St Paul’s Cathedral, Anglikanische Kathedrale in City of London, England
St Paul's Cathedral ist eine anglikanische Kirche in der City of London, England, deren Außenwände aus Portland-Kalkstein bestehen und von einem großen Kuppelbau überragt werden.

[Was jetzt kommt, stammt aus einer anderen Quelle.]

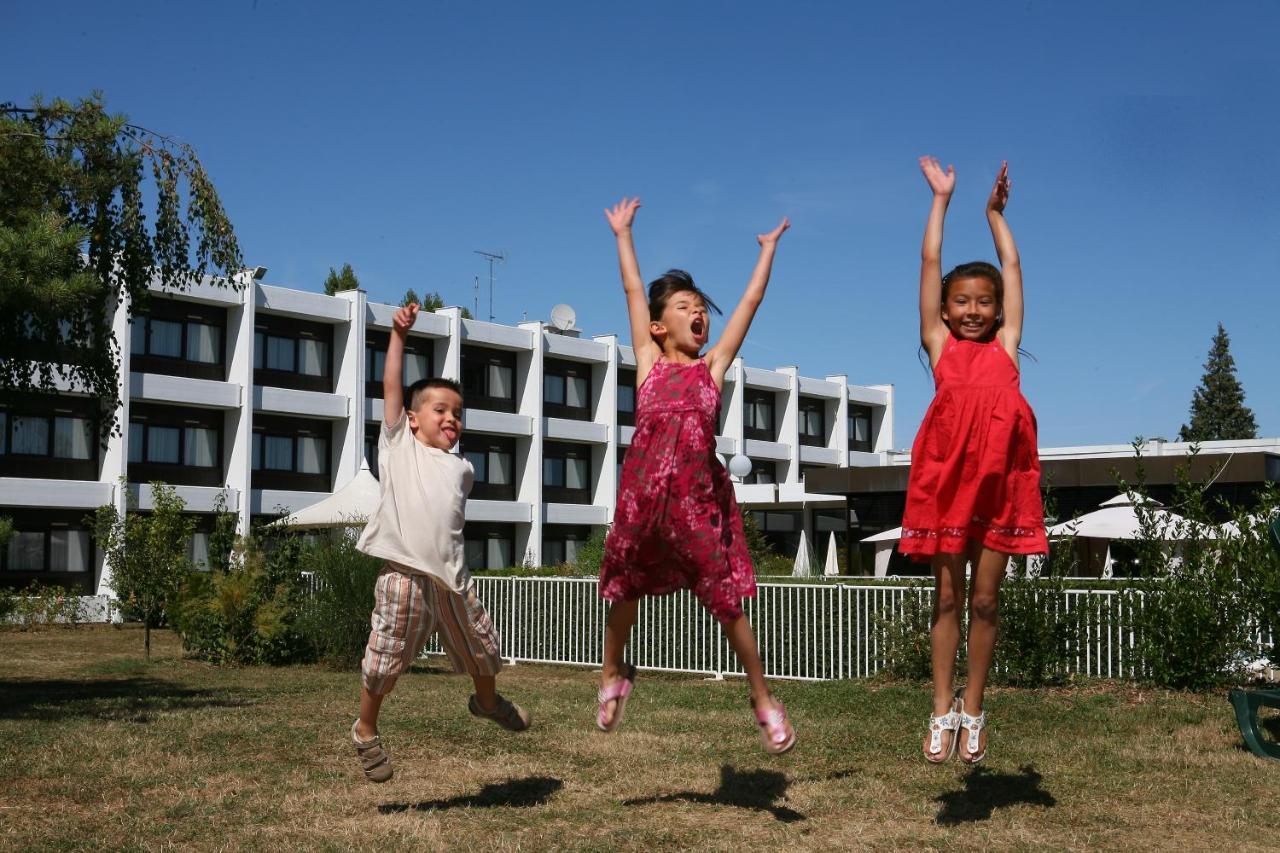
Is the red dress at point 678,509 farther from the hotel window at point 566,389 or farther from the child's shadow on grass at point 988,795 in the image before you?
the hotel window at point 566,389

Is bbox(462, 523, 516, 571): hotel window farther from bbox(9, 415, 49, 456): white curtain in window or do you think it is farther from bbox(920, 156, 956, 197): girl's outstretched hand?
bbox(920, 156, 956, 197): girl's outstretched hand

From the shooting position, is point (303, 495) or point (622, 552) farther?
point (303, 495)

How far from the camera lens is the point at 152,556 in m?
22.2

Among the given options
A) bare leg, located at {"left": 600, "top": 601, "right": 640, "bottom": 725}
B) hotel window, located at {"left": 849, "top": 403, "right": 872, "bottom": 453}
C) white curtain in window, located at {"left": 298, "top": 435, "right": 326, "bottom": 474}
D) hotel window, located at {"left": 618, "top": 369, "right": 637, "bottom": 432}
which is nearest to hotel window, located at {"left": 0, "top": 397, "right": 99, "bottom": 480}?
white curtain in window, located at {"left": 298, "top": 435, "right": 326, "bottom": 474}

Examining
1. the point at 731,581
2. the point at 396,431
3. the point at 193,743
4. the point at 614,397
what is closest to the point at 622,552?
the point at 731,581

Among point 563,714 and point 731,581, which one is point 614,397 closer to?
point 563,714

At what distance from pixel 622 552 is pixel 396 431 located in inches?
51.8

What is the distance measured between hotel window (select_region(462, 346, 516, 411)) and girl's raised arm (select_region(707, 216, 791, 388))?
4437 cm

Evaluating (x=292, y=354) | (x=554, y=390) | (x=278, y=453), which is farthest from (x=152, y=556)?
Answer: (x=554, y=390)

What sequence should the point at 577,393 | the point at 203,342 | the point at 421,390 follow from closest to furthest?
the point at 421,390 → the point at 203,342 → the point at 577,393

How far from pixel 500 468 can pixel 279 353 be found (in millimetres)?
10923

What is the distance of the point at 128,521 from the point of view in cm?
2358

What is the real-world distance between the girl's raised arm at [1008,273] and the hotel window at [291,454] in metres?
40.1

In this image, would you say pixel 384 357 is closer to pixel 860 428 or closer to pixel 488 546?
pixel 488 546
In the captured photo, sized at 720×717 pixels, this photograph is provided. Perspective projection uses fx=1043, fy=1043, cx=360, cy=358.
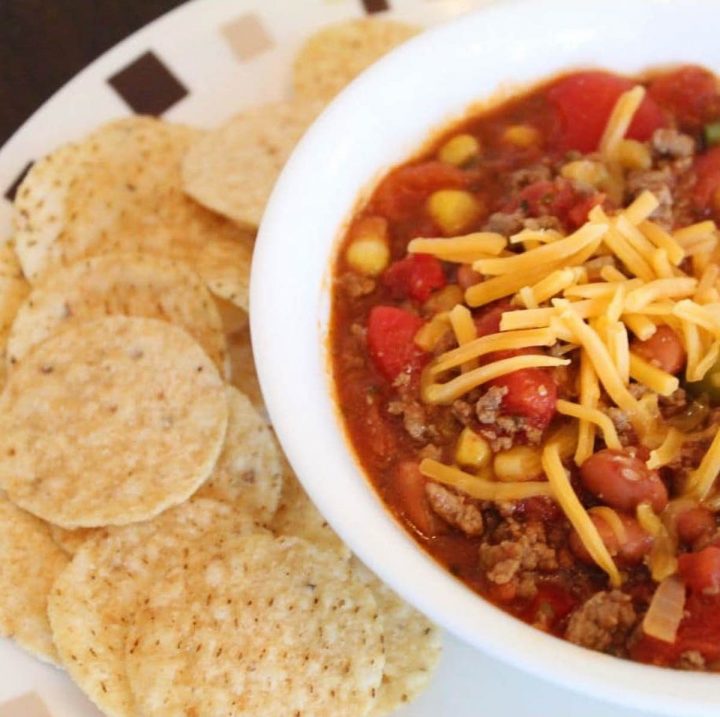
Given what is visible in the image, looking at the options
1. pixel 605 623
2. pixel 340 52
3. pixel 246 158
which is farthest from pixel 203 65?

Im Inneren führen Säulenreihen durch Mittelschiff, Querschiff und Chor, während Mosaiken von William Blake Richmond Wände und Gewölbe schmücken, und die dreischichtige Kuppel auf acht Bogen ruht.
Christopher Wren entwarf den Neubau nach dem großen Brand von London 1666, mit Baubeginn 1675 und Fertigstellung 1710. Während des Zweiten Weltkrieges überstand das Gebäude Bombenangriffe weitgehend unversehrt, während ringsherum große Teile der Umgebung zerstört wurden.
Bei kirchlichen Gottesdiensten wird die Kathedrale von Gemeinden aus der ganzen Stadt besucht, während Chorkonzerte und Orgelaufführungen regelmäßig Musikliebhaber anziehen. Nationale Gedenkfeiern bringen hier Menschen zusammen, die mit Glockengeläut, Prozessionen und gemeinsamen Gebeten an wichtige Ereignisse erinnern, wodurch der Ort zu einem lebendigen Zentrum religiöser Praxis wird.
Der Aufstieg zur Kuppel umfasst mehrere hundert Stufen durch drei Galerien, von denen aus man über die Stadt blicken kann. Der Zugang ist von Montag bis Samstag möglich, während sonntags nur Gottesdienste stattfinden, und Audioführer sind in mehreren Sprachen verfügbar.
Die Whispering Gallery rund 30 Meter über dem Boden lässt Flüstern entlang der kreisförmigen Wand deutlich zu hören, selbst auf der gegenüberliegenden Seite. Geometrische Treppenkonstruktionen wechseln von dreieckiger zu runder Grundfläche und zeigen Wrens mathematische Präzision beim Lösen baulicher Herausforderungen.